**BRIEF:** Copy the material between the line holding "Given the objects" and the line holding "1727 centimetres", inclusive, reproducing each line without any change.

**STORED DATA:**

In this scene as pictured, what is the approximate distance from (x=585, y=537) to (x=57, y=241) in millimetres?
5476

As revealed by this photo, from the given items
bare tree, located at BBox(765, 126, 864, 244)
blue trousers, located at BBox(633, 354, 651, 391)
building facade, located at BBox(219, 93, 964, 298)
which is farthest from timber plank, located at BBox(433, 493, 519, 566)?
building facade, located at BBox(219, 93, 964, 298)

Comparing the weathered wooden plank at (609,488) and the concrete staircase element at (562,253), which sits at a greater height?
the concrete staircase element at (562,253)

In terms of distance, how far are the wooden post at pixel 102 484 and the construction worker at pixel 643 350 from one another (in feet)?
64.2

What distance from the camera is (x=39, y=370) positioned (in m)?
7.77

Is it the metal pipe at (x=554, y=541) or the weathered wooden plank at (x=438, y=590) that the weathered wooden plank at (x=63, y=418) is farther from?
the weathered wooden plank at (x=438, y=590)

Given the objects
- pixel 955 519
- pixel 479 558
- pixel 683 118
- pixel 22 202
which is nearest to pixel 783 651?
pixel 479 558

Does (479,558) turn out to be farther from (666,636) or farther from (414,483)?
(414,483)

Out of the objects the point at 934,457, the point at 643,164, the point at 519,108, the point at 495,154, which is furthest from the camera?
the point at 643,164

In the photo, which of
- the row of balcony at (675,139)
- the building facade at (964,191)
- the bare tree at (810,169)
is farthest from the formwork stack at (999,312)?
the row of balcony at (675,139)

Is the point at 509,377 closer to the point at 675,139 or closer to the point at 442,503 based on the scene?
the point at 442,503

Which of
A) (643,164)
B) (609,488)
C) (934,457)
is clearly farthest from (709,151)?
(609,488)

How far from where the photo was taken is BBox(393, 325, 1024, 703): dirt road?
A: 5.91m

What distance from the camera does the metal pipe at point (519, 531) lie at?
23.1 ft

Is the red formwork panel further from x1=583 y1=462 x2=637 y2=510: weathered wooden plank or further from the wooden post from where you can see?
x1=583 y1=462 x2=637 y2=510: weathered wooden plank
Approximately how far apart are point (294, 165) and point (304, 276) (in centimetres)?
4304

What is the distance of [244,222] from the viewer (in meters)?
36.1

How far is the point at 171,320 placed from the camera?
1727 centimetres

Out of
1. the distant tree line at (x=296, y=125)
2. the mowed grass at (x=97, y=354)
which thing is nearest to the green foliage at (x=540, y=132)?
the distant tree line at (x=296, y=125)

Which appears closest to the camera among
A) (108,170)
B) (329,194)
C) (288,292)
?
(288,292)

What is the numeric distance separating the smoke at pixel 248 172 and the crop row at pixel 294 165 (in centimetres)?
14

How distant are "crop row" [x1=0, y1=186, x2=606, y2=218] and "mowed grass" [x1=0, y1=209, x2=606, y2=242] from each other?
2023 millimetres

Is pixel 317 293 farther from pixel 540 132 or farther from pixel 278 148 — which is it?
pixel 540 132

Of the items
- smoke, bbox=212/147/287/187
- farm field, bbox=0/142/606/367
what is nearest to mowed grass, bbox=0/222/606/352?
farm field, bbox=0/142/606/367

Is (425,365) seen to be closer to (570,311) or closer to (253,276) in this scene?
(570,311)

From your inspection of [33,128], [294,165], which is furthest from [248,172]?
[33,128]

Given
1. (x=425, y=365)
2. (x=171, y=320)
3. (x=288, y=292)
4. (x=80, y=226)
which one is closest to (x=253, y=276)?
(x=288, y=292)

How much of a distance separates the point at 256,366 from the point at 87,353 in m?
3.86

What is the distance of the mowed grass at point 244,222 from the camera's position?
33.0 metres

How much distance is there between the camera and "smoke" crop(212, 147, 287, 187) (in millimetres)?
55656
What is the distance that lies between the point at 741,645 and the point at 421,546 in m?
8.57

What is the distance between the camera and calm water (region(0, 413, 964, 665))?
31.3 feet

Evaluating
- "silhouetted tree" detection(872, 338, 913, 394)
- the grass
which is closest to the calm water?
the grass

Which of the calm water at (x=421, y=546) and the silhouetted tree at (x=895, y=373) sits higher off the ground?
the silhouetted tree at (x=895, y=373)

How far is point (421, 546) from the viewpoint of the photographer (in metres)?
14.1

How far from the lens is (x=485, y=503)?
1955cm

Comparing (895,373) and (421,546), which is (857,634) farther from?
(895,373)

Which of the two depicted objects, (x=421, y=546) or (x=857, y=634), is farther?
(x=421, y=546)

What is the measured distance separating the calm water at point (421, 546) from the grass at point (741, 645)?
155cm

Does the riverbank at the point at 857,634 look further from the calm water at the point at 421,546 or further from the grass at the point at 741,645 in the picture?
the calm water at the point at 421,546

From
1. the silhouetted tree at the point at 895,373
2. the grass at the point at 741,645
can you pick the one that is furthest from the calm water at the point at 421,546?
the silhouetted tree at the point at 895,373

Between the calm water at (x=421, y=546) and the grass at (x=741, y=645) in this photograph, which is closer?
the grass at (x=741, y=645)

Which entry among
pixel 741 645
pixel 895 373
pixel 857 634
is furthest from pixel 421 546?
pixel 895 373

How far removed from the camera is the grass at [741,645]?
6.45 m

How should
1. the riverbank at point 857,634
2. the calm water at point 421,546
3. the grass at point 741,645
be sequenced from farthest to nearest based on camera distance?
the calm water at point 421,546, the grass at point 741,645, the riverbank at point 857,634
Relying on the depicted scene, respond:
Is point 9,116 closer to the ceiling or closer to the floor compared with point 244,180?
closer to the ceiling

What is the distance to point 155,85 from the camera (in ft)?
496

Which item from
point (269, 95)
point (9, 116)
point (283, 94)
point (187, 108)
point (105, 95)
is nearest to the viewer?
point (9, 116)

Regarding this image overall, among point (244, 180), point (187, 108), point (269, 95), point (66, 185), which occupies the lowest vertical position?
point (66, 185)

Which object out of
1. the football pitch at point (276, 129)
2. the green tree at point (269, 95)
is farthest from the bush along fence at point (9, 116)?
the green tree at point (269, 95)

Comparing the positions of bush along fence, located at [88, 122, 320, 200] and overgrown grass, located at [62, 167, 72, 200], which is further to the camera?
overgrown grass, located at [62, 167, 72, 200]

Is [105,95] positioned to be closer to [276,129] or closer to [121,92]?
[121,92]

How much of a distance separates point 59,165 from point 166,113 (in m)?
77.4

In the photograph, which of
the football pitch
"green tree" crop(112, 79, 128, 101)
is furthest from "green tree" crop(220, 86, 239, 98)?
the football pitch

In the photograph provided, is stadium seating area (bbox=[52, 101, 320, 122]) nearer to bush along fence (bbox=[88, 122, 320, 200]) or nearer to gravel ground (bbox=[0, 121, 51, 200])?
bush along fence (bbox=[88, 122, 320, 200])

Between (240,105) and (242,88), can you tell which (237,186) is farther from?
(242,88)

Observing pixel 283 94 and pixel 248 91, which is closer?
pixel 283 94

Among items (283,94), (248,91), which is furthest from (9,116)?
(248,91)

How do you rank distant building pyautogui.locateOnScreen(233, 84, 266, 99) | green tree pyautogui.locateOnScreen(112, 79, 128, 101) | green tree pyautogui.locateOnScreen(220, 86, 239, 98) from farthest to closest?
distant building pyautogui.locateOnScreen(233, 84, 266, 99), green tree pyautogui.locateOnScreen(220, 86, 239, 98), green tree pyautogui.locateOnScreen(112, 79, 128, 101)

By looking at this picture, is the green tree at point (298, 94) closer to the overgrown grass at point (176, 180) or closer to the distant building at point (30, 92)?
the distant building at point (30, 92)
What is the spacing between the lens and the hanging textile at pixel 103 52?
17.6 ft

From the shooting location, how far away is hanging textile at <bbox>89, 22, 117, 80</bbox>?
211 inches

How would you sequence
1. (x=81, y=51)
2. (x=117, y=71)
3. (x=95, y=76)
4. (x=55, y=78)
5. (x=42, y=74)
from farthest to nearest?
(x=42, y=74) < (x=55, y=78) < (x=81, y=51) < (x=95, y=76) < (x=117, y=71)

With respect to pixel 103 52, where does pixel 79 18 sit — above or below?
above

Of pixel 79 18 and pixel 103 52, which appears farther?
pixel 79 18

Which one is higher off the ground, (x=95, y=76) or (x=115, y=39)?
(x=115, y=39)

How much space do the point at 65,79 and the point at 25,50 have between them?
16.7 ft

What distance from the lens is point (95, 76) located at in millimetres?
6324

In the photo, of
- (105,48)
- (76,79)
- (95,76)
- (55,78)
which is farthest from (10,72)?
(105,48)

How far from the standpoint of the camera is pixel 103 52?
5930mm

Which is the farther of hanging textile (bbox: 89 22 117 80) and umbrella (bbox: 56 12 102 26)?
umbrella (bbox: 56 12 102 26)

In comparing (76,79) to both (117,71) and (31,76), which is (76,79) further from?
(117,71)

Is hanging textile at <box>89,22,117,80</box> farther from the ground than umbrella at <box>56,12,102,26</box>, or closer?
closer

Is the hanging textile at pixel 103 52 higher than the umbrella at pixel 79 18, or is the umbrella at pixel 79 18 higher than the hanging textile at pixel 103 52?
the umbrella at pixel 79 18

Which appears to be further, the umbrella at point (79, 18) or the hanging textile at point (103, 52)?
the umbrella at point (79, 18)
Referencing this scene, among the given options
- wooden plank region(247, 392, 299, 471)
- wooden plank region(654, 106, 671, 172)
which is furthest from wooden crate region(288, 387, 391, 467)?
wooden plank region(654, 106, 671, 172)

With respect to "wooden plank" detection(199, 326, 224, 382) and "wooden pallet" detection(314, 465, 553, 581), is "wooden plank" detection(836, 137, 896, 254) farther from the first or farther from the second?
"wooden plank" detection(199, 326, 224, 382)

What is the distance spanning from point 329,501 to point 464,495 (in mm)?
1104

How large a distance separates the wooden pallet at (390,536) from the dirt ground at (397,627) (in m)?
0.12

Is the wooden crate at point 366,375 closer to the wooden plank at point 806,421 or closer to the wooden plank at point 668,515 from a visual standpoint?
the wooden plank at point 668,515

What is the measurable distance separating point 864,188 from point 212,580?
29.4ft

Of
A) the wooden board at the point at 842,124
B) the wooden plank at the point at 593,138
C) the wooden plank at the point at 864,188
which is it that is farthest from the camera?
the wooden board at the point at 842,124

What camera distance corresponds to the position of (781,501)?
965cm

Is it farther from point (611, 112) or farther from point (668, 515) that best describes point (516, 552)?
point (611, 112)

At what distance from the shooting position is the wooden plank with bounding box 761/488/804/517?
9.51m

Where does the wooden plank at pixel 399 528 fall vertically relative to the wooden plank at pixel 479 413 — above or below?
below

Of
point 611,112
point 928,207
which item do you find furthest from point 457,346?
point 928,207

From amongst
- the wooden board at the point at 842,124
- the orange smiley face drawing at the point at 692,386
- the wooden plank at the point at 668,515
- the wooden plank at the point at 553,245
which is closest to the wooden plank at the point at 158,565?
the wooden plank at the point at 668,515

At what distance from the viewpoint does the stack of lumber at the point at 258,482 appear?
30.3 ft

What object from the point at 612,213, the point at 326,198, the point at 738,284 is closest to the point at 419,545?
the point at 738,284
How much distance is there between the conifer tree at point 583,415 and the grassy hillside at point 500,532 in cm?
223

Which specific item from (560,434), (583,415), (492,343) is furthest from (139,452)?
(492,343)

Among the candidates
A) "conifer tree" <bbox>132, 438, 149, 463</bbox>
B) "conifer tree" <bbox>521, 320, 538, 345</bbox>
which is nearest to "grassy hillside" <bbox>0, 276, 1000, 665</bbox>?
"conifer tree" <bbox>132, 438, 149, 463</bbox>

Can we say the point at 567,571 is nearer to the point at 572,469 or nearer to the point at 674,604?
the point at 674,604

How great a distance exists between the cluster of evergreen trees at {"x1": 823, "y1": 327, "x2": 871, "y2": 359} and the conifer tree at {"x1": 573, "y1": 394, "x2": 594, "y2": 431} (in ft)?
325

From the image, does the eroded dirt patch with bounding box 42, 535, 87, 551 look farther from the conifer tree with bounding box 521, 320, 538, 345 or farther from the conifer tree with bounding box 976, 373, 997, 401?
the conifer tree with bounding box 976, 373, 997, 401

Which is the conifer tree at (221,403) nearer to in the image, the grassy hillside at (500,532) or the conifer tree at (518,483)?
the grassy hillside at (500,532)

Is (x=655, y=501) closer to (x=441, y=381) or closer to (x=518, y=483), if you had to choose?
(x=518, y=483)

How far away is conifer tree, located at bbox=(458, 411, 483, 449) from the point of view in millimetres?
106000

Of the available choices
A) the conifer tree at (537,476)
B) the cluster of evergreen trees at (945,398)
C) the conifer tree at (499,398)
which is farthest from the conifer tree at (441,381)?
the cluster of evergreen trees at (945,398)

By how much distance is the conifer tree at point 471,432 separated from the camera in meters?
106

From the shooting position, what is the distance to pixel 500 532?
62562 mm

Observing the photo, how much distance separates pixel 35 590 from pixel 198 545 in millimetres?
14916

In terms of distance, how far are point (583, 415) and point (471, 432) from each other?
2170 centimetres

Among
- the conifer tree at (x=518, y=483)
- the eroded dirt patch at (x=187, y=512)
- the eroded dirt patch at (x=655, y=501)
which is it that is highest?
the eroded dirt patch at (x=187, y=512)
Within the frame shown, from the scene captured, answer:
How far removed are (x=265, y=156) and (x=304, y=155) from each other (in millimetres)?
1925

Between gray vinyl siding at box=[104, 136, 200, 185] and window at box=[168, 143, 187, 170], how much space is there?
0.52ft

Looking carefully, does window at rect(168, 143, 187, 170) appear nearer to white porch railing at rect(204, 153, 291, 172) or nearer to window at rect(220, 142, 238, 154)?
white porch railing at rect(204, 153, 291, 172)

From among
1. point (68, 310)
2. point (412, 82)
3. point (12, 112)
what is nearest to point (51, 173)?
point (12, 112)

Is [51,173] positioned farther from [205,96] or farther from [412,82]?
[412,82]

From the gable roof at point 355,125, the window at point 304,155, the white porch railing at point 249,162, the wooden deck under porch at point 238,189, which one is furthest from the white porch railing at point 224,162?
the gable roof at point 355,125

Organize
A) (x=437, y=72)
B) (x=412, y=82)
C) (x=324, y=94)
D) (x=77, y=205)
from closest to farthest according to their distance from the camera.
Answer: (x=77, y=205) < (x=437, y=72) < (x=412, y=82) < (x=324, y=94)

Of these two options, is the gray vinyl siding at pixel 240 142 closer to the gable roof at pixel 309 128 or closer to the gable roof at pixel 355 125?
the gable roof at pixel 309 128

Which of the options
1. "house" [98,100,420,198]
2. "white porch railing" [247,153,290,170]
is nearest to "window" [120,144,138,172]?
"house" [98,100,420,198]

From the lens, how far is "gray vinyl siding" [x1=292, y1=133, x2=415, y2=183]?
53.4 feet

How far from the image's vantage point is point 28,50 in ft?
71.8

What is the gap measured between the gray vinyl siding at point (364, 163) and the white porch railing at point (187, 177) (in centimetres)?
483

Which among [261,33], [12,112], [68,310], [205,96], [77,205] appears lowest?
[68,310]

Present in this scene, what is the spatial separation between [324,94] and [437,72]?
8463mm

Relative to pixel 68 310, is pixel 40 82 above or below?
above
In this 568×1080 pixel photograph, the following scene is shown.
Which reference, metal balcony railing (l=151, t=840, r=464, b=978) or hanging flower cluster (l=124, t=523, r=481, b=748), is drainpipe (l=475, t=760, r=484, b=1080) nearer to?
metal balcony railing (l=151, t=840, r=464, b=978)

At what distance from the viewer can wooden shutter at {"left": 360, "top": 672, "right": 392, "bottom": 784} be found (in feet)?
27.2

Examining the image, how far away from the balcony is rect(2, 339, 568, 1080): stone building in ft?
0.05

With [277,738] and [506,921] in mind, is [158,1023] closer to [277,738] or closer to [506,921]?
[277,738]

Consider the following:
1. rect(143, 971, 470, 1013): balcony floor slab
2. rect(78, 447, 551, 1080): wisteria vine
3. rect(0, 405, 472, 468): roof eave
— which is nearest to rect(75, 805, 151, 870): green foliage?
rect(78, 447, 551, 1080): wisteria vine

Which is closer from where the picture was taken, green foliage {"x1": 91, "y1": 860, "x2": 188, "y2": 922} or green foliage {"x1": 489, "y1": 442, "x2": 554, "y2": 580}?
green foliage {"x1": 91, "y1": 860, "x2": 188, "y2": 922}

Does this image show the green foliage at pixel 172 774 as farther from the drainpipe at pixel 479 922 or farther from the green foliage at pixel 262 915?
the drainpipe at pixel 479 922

**SOLVED PROBLEM:**
Given the objects
- pixel 955 519
- pixel 479 558
- pixel 683 118
- pixel 22 202
which is nearest to pixel 783 651?
pixel 479 558

Does (479,558) turn out to be farther from (666,636) or farther from (414,483)?
(414,483)

Out of the objects the point at 934,457, the point at 643,164, the point at 519,108, the point at 495,154, which is furthest from the camera?
the point at 643,164

In the photo, which of
- the row of balcony at (675,139)
- the building facade at (964,191)
- the bare tree at (810,169)
is farthest from the formwork stack at (999,312)?
the row of balcony at (675,139)

Is the point at 509,377 closer to the point at 675,139 or closer to the point at 442,503 based on the scene?
the point at 442,503

Which of
A) (643,164)
B) (609,488)
C) (934,457)
is clearly farthest from (709,151)?
(609,488)

How far from where the photo was taken is BBox(393, 325, 1024, 703): dirt road?
A: 5.91m

What distance from the camera does the metal pipe at point (519, 531) lie at?
23.1 ft

Is the red formwork panel further from x1=583 y1=462 x2=637 y2=510: weathered wooden plank or further from the wooden post from where you can see?
x1=583 y1=462 x2=637 y2=510: weathered wooden plank
Approximately how far apart are point (294, 165) and point (304, 276) (in centimetres)?
4304

What is the distance of [244,222] from the viewer (in meters)?
36.1

How far is the point at 171,320 placed from the camera?
1727 centimetres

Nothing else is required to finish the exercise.